The dollar index support level in my previous post looks like it has caused a halt to the slide in the dollar for now.
The problem when a market is waiting for a big level to sell or buy is it gets front-run. The whole market is waiting for EURUSD to get to 1.35 to sell again but it looks tonight like it has fallen out of its rising channel and a bigger correction is underway.  The Euro is the only currency that has failed to get back above its 200day moving average vs the dollar which is interesting.
All the talk has been about more QE from the Fed in anticipation of tomorrows meeting and a lot has been priced in.  If there is no more QE we could see some disappointment and a dollar rally.

EURUSD daily chart
Looks to be breaking down from the rising channel. A retest of 1.30 is underway and a break below 1.2950 support area sets up 1.26 next.

GBPUSD daily chart.  the 61.8fib and 1.60 round number resistance is holding and a break below 1.5819 sets up 1.5560 and the trendline/channel bottom support..  A break below there and cable should correct to 1.53 next.

All the dollar crosses look to be rolling over, AUD and NZD particularly.  I don't see any good trades in the yen crosses, I am waiting for breakouts and with FOMC it is all about the dollar this week.

Wednesday, August 4, 2010

USD index and some charts

Although I am really on holiday it is ADP and NFP employment week so I have an eye on the markets.

▶ _MATERIAL SUPPLIED_:
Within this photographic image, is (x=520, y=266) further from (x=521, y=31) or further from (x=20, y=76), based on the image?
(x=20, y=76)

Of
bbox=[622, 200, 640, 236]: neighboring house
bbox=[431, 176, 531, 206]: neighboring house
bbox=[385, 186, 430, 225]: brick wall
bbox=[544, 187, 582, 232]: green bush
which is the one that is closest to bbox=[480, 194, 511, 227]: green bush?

▶ _EXERCISE REQUIREMENTS_: Continue the blog commentary on the dollar and currency charts above, starting right after its last sentence.

▶ _EXERCISE ANSWER_:
The dollar index is bearing down on the 80.30-40 level which was major support in 12/04, 5/95 and 2/ 91 (not shown).  These support levels can be funny, just because it passed through it like butter last time, doesn't mean it won't suddenly be kryptonite this time, especially after such a long bearish run for the US dollar and sentiment so poor.  So it is definitely a level to watch for a possible dollar bounce.  The sentiment for the dollar is very poor but NFP could surprise to the upside.

Some major dollar crosses have a bit further to go before they reach potential turning points (I am looking for 1.35 for EURUSD) but some like sterling are already at big levels vs the dollar.
It is still early August but end of August is often a time when new trends emerge. 

Sterling has the bank rate and BoE MPC statement Thursday so I thought I would take a look at some sterling crosses.

Cable has hit the big round number 1.60 level which is also the 61.8fib retracement from the August 09 high to the May 10 low.  Having rallied with such momentum (and its best run in a lot of years) this could be a level for a correction but it could involve some chopping around and retests before it turns.  One to watch.  
A break above 1.60 says 1.6450 next stop.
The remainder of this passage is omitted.